● **Text to read**

________________

26. For purposes of exhaustion of domestic remedies, the Commission observes that the alleged facts that gave rise to the instant petition find their origin in a dispute between private persons, but that the matter before the Commission has to do with the State’s response through the judicial branch. Based on the analysis of the information submitted by both parties, the Commission finds that the alleged victim invoked the remedies available to her, and the alleged obstacles that made it impossible to complete the process through enforcement requires an analysis in the merits stage. Given that the proceeding is still pending, as the decision has not been enforced, the Commission applies the exception to the prior exhaustion rule based on unwarranted delay in the terms of Article 46(2)(c) of the American Convention.


2. Time for submitting the petition


27. Article 46(b) of the American Convention establishes that for a petition to be admissible by the Commission it must be filed within six months of the date on which the alleged victim has been notified of the final decision. In the petition under analysis, the IACHR has established that the exceptions to the exhaustion of domestic remedies apply as per Article 46(2)(c) of the American Convention. In this regard, Article 32 of the Commission’s Rules of Procedure establishes that in those cases in which exceptions to the prior exhaustion rule apply, the petition must be submitted within a time that the Commission considers reasonable. To that end, the Commission must consider the date on which the alleged violation of rights has occurred and the circumstances of each case.


28. In the instant case, the petition was received on September 12, 2003, during the enforcement process and when the alleged victim was waiting for the authorities to execute an arrest warrant that had been issued April 12, 2000, for the robbery of the vehicle that was going to be executed to enforce the decision handed down on March 2, 2000. Therefore, the Commission considers that the petition was presented within a reasonable time and that one should consider the admissibility requirement referring to the time for submission to have been satisfied.

________________

● **Written instruction A**
According to the excerpt on the petition, on what date was the petition received?
● **Written instruction B**
Switch "six months" to "nine months" in the excerpt on the petition, and write out the passage that begins at the words "2. Time for" and stops after "of each case.".
The lines that come next are separate material, unrelated to the excerpt on the petition.

● **Given material**

________________

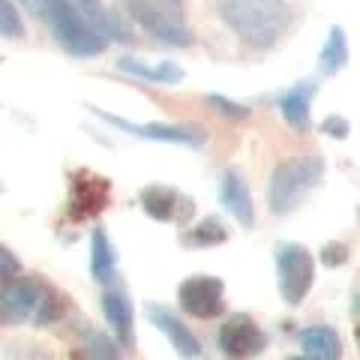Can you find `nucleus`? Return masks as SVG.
<instances>
[{"instance_id":"obj_1","label":"nucleus","mask_w":360,"mask_h":360,"mask_svg":"<svg viewBox=\"0 0 360 360\" xmlns=\"http://www.w3.org/2000/svg\"><path fill=\"white\" fill-rule=\"evenodd\" d=\"M213 4L222 25L255 51L279 45L295 25V9L285 0H213Z\"/></svg>"},{"instance_id":"obj_2","label":"nucleus","mask_w":360,"mask_h":360,"mask_svg":"<svg viewBox=\"0 0 360 360\" xmlns=\"http://www.w3.org/2000/svg\"><path fill=\"white\" fill-rule=\"evenodd\" d=\"M321 180H324V160L319 153L283 160L270 172L267 180V210L274 217L295 213Z\"/></svg>"},{"instance_id":"obj_3","label":"nucleus","mask_w":360,"mask_h":360,"mask_svg":"<svg viewBox=\"0 0 360 360\" xmlns=\"http://www.w3.org/2000/svg\"><path fill=\"white\" fill-rule=\"evenodd\" d=\"M39 15L49 21L54 42L72 58H96L105 51V42L87 25L75 0H37Z\"/></svg>"},{"instance_id":"obj_4","label":"nucleus","mask_w":360,"mask_h":360,"mask_svg":"<svg viewBox=\"0 0 360 360\" xmlns=\"http://www.w3.org/2000/svg\"><path fill=\"white\" fill-rule=\"evenodd\" d=\"M123 9H127V18L156 42L172 45V49H189L195 42L193 27L184 21L172 0H123Z\"/></svg>"},{"instance_id":"obj_5","label":"nucleus","mask_w":360,"mask_h":360,"mask_svg":"<svg viewBox=\"0 0 360 360\" xmlns=\"http://www.w3.org/2000/svg\"><path fill=\"white\" fill-rule=\"evenodd\" d=\"M54 300L45 295V288L30 283V279H13L0 288V324L4 328H18V324L37 321L45 324L51 319Z\"/></svg>"},{"instance_id":"obj_6","label":"nucleus","mask_w":360,"mask_h":360,"mask_svg":"<svg viewBox=\"0 0 360 360\" xmlns=\"http://www.w3.org/2000/svg\"><path fill=\"white\" fill-rule=\"evenodd\" d=\"M276 276L279 295L288 307H300L315 285V262L303 243H279L276 246Z\"/></svg>"},{"instance_id":"obj_7","label":"nucleus","mask_w":360,"mask_h":360,"mask_svg":"<svg viewBox=\"0 0 360 360\" xmlns=\"http://www.w3.org/2000/svg\"><path fill=\"white\" fill-rule=\"evenodd\" d=\"M96 117H103L111 127L123 129L127 135H139V139H148V141H165V144H186V148H205L207 144V129L198 127V123H132L127 117H117V115H108V111L96 108V105H87Z\"/></svg>"},{"instance_id":"obj_8","label":"nucleus","mask_w":360,"mask_h":360,"mask_svg":"<svg viewBox=\"0 0 360 360\" xmlns=\"http://www.w3.org/2000/svg\"><path fill=\"white\" fill-rule=\"evenodd\" d=\"M217 345L225 360H252L267 348V333L246 312H231L219 324Z\"/></svg>"},{"instance_id":"obj_9","label":"nucleus","mask_w":360,"mask_h":360,"mask_svg":"<svg viewBox=\"0 0 360 360\" xmlns=\"http://www.w3.org/2000/svg\"><path fill=\"white\" fill-rule=\"evenodd\" d=\"M177 303L193 319H219L225 312V283L219 276L195 274L177 285Z\"/></svg>"},{"instance_id":"obj_10","label":"nucleus","mask_w":360,"mask_h":360,"mask_svg":"<svg viewBox=\"0 0 360 360\" xmlns=\"http://www.w3.org/2000/svg\"><path fill=\"white\" fill-rule=\"evenodd\" d=\"M111 198V180L103 174H94L82 168V172L72 174L70 184V201H66V210H70L72 219H87L103 213Z\"/></svg>"},{"instance_id":"obj_11","label":"nucleus","mask_w":360,"mask_h":360,"mask_svg":"<svg viewBox=\"0 0 360 360\" xmlns=\"http://www.w3.org/2000/svg\"><path fill=\"white\" fill-rule=\"evenodd\" d=\"M148 319H150L153 328L160 330L168 342H172V348H174L177 357H184V360H198V357H201V342H198V336L186 328L184 319H180L174 309L162 307V303H150V307H148Z\"/></svg>"},{"instance_id":"obj_12","label":"nucleus","mask_w":360,"mask_h":360,"mask_svg":"<svg viewBox=\"0 0 360 360\" xmlns=\"http://www.w3.org/2000/svg\"><path fill=\"white\" fill-rule=\"evenodd\" d=\"M219 201H222V207L229 210V217L238 222L240 229H246V231L255 229L252 193H250V186H246V180H243L240 172H234V168L222 172V177H219Z\"/></svg>"},{"instance_id":"obj_13","label":"nucleus","mask_w":360,"mask_h":360,"mask_svg":"<svg viewBox=\"0 0 360 360\" xmlns=\"http://www.w3.org/2000/svg\"><path fill=\"white\" fill-rule=\"evenodd\" d=\"M315 90H319V84L307 78V82H297L295 87H288L285 94L276 99L279 115H283V120L288 123L291 132L307 135L312 129V96H315Z\"/></svg>"},{"instance_id":"obj_14","label":"nucleus","mask_w":360,"mask_h":360,"mask_svg":"<svg viewBox=\"0 0 360 360\" xmlns=\"http://www.w3.org/2000/svg\"><path fill=\"white\" fill-rule=\"evenodd\" d=\"M139 201H141V210L156 222H177V219H184V213H186V210H180L184 195H180L174 186H165V184L144 186L139 193Z\"/></svg>"},{"instance_id":"obj_15","label":"nucleus","mask_w":360,"mask_h":360,"mask_svg":"<svg viewBox=\"0 0 360 360\" xmlns=\"http://www.w3.org/2000/svg\"><path fill=\"white\" fill-rule=\"evenodd\" d=\"M99 303H103V315H105L111 333H115V340L120 345H132V340H135V336H132V319H135V312H132V300L127 297V291L105 288L103 297H99Z\"/></svg>"},{"instance_id":"obj_16","label":"nucleus","mask_w":360,"mask_h":360,"mask_svg":"<svg viewBox=\"0 0 360 360\" xmlns=\"http://www.w3.org/2000/svg\"><path fill=\"white\" fill-rule=\"evenodd\" d=\"M75 6L82 9V15L87 18V25L96 30V37L103 39L105 45H108V42H123V39H129L127 27H123L120 18L105 6V0H75Z\"/></svg>"},{"instance_id":"obj_17","label":"nucleus","mask_w":360,"mask_h":360,"mask_svg":"<svg viewBox=\"0 0 360 360\" xmlns=\"http://www.w3.org/2000/svg\"><path fill=\"white\" fill-rule=\"evenodd\" d=\"M117 70L132 75V78H141V82H150V84H180L186 78L184 66H177L172 60L148 63V60H141V58H120L117 60Z\"/></svg>"},{"instance_id":"obj_18","label":"nucleus","mask_w":360,"mask_h":360,"mask_svg":"<svg viewBox=\"0 0 360 360\" xmlns=\"http://www.w3.org/2000/svg\"><path fill=\"white\" fill-rule=\"evenodd\" d=\"M300 348L307 360H340L342 357V340L340 333L328 324H312L300 330Z\"/></svg>"},{"instance_id":"obj_19","label":"nucleus","mask_w":360,"mask_h":360,"mask_svg":"<svg viewBox=\"0 0 360 360\" xmlns=\"http://www.w3.org/2000/svg\"><path fill=\"white\" fill-rule=\"evenodd\" d=\"M117 274V252H115V243L105 234V229H94L90 234V276L96 283H111Z\"/></svg>"},{"instance_id":"obj_20","label":"nucleus","mask_w":360,"mask_h":360,"mask_svg":"<svg viewBox=\"0 0 360 360\" xmlns=\"http://www.w3.org/2000/svg\"><path fill=\"white\" fill-rule=\"evenodd\" d=\"M319 66L324 75H336L348 66V39H345V30L340 25H330L328 37H324L321 45V54H319Z\"/></svg>"},{"instance_id":"obj_21","label":"nucleus","mask_w":360,"mask_h":360,"mask_svg":"<svg viewBox=\"0 0 360 360\" xmlns=\"http://www.w3.org/2000/svg\"><path fill=\"white\" fill-rule=\"evenodd\" d=\"M225 240H229V229H225L217 217H205L186 231L189 246H222Z\"/></svg>"},{"instance_id":"obj_22","label":"nucleus","mask_w":360,"mask_h":360,"mask_svg":"<svg viewBox=\"0 0 360 360\" xmlns=\"http://www.w3.org/2000/svg\"><path fill=\"white\" fill-rule=\"evenodd\" d=\"M27 25L15 0H0V39H25Z\"/></svg>"},{"instance_id":"obj_23","label":"nucleus","mask_w":360,"mask_h":360,"mask_svg":"<svg viewBox=\"0 0 360 360\" xmlns=\"http://www.w3.org/2000/svg\"><path fill=\"white\" fill-rule=\"evenodd\" d=\"M120 348L123 345L117 340H111L108 333H90L87 345H84V354H87V360H123Z\"/></svg>"},{"instance_id":"obj_24","label":"nucleus","mask_w":360,"mask_h":360,"mask_svg":"<svg viewBox=\"0 0 360 360\" xmlns=\"http://www.w3.org/2000/svg\"><path fill=\"white\" fill-rule=\"evenodd\" d=\"M205 99H207V105L217 111L219 117H225V120H250L252 117V108L238 103V99H229L222 94H207Z\"/></svg>"},{"instance_id":"obj_25","label":"nucleus","mask_w":360,"mask_h":360,"mask_svg":"<svg viewBox=\"0 0 360 360\" xmlns=\"http://www.w3.org/2000/svg\"><path fill=\"white\" fill-rule=\"evenodd\" d=\"M348 258H352V246L342 243V240H330V243L321 246L324 267H342V264H348Z\"/></svg>"},{"instance_id":"obj_26","label":"nucleus","mask_w":360,"mask_h":360,"mask_svg":"<svg viewBox=\"0 0 360 360\" xmlns=\"http://www.w3.org/2000/svg\"><path fill=\"white\" fill-rule=\"evenodd\" d=\"M321 132L328 135V139H336V141H345L348 135H352V123L340 115H328L321 120Z\"/></svg>"},{"instance_id":"obj_27","label":"nucleus","mask_w":360,"mask_h":360,"mask_svg":"<svg viewBox=\"0 0 360 360\" xmlns=\"http://www.w3.org/2000/svg\"><path fill=\"white\" fill-rule=\"evenodd\" d=\"M21 270V262L9 252V250H0V283H9L15 274Z\"/></svg>"},{"instance_id":"obj_28","label":"nucleus","mask_w":360,"mask_h":360,"mask_svg":"<svg viewBox=\"0 0 360 360\" xmlns=\"http://www.w3.org/2000/svg\"><path fill=\"white\" fill-rule=\"evenodd\" d=\"M25 6H30V9H37V0H21Z\"/></svg>"},{"instance_id":"obj_29","label":"nucleus","mask_w":360,"mask_h":360,"mask_svg":"<svg viewBox=\"0 0 360 360\" xmlns=\"http://www.w3.org/2000/svg\"><path fill=\"white\" fill-rule=\"evenodd\" d=\"M285 360H307V357H285Z\"/></svg>"}]
</instances>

________________

● **Full solution A**
September 12, 2003.

● **Full solution B**
2. Time for submitting the petition


27. Article 46(b) of the American Convention establishes that for a petition to be admissible by the Commission it must be filed within nine months of the date on which the alleged victim has been notified of the final decision. In the petition under analysis, the IACHR has established that the exceptions to the exhaustion of domestic remedies apply as per Article 46(2)(c) of the American Convention. In this regard, Article 32 of the Commission’s Rules of Procedure establishes that in those cases in which exceptions to the prior exhaustion rule apply, the petition must be submitted within a time that the Commission considers reasonable. To that end, the Commission must consider the date on which the alleged violation of rights has occurred and the circumstances of each case.